EXPLORE THE MATERIAL:
a. From the passage on measuring hip anteversion, reproduce word for word the stretch from "Peroperative versus clinical" through "0.22 for the left side.".
b. Condense the paragraph of the hip anteversion passage that begins "Peroperative versus X-rays methods" into a brief list, keeping all its figures.

TEXT PROVIDED:
○ ○ ○ ○ ○
The comparison of the operated and non-operated side by X-rays and clinical methods using unpaired 't' test showed no statistically significant difference between the two groups (p=0.54 & 0.17 for X-rays and clinical methods respectively).
**Comparison of methods**
The readings obtained by all these three methods were then compared to each other.
Peroperative versus clinical methods: On the right side the mean difference was 2.4° (SD 2.2°) with a range from 2.0° to -6.5°. On the left side the mean difference was 3.2° (SD 2.9°) with a range from 2.5° to -9.1°. The correlation coefficient was 0.58 for the right and 0.43 for the left side.
Peroperative versus X-rays methods: On the right side the mean difference was 1.3° (SD 4.4°) with a range from 7.5° to -10.1°. On the left side the mean difference was 1.7° (SD 4.4°) with a range from 7.1° to -10.6°. The correlation coefficient was 0.42 for the right and 0.22 for the left side.
X-rays versus clinical methods: On the right side the mean difference was 1.6° (SD 2.9°) with a range from 7.6° to - 4.2°. On the left side the mean difference was 0.8° (SD 3.4°) with a range from 7.7° to -6.1°. The correlation coefficient was 0.83 for the right and 0.59 for the left side.
Degree wise distribution of observations by different methods is tabulated in [Table 7].
Discussion | | |
The patients of fresh fractures of the neck of femur/ undisplaced intertrochanteric region, who did not have any other hip pathology and their hips were normal before the trauma, were chosen in our study as our aim was to measure the normal angle of anteversion in our population and to define the relationship between the peroperative, X-rays and clinical methods. There is no other clinical situation where peroperative estimation of data for normal angle of anteversion is possible.
○ ○ ○ ○ ○
RECORD EXTRACTS:
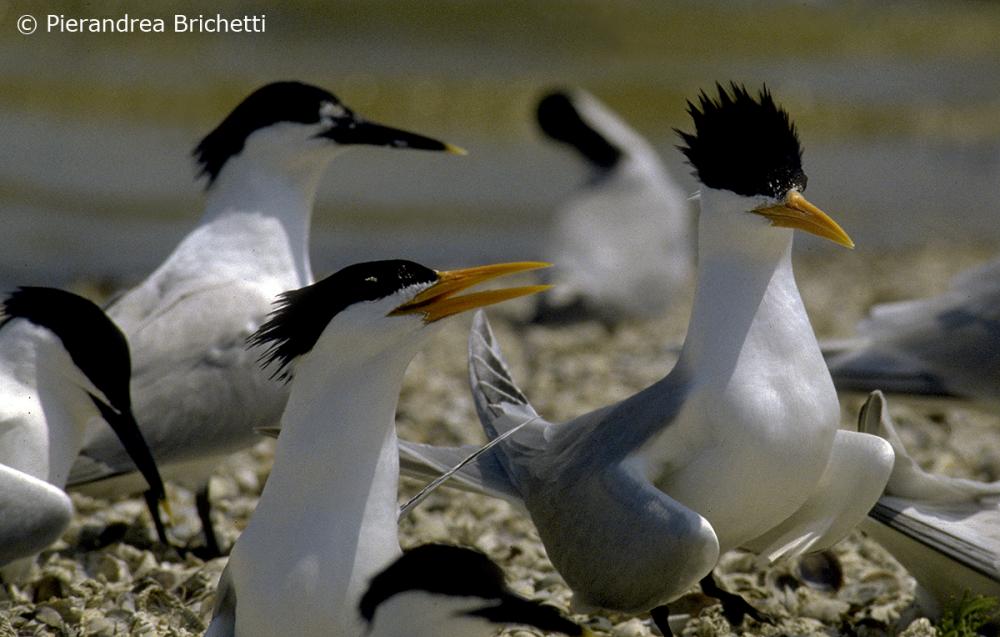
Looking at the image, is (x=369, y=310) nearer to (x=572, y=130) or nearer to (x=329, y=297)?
(x=329, y=297)

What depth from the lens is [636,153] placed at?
9.34 metres

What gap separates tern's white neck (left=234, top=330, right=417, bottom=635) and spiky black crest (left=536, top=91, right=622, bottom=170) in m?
6.34

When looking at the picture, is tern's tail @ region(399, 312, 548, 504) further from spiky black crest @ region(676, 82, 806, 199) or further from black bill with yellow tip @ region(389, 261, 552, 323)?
spiky black crest @ region(676, 82, 806, 199)

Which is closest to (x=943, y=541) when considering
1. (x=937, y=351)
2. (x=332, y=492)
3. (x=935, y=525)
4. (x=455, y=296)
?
(x=935, y=525)

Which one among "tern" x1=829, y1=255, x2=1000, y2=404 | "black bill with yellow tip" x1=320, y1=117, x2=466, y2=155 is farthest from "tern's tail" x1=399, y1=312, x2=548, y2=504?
"tern" x1=829, y1=255, x2=1000, y2=404

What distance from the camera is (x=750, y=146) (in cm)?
356

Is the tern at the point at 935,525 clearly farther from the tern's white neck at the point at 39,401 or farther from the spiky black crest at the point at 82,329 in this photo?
the tern's white neck at the point at 39,401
○ ○ ○ ○ ○
ANSWERS TO THE PROBLEMS:
a.
Peroperative versus clinical methods: On the right side the mean difference was 2.4° (SD 2.2°) with a range from 2.0° to -6.5°. On the left side the mean difference was 3.2° (SD 2.9°) with a range from 2.5° to -9.1°. The correlation coefficient was 0.58 for the right and 0.43 for the left side.
Peroperative versus X-rays methods: On the right side the mean difference was 1.3° (SD 4.4°) with a range from 7.5° to -10.1°. On the left side the mean difference was 1.7° (SD 4.4°) with a range from 7.1° to -10.6°. The correlation coefficient was 0.42 for the right and 0.22 for the left side.

b.
Peroperative versus X-rays methods:
- Right side: mean difference 1.3° (SD 4.4°), range 7.5° to -10.1°, correlation coefficient 0.42
- Left side: mean difference 1.7° (SD 4.4°), range 7.1° to -10.6°, correlation coefficient 0.22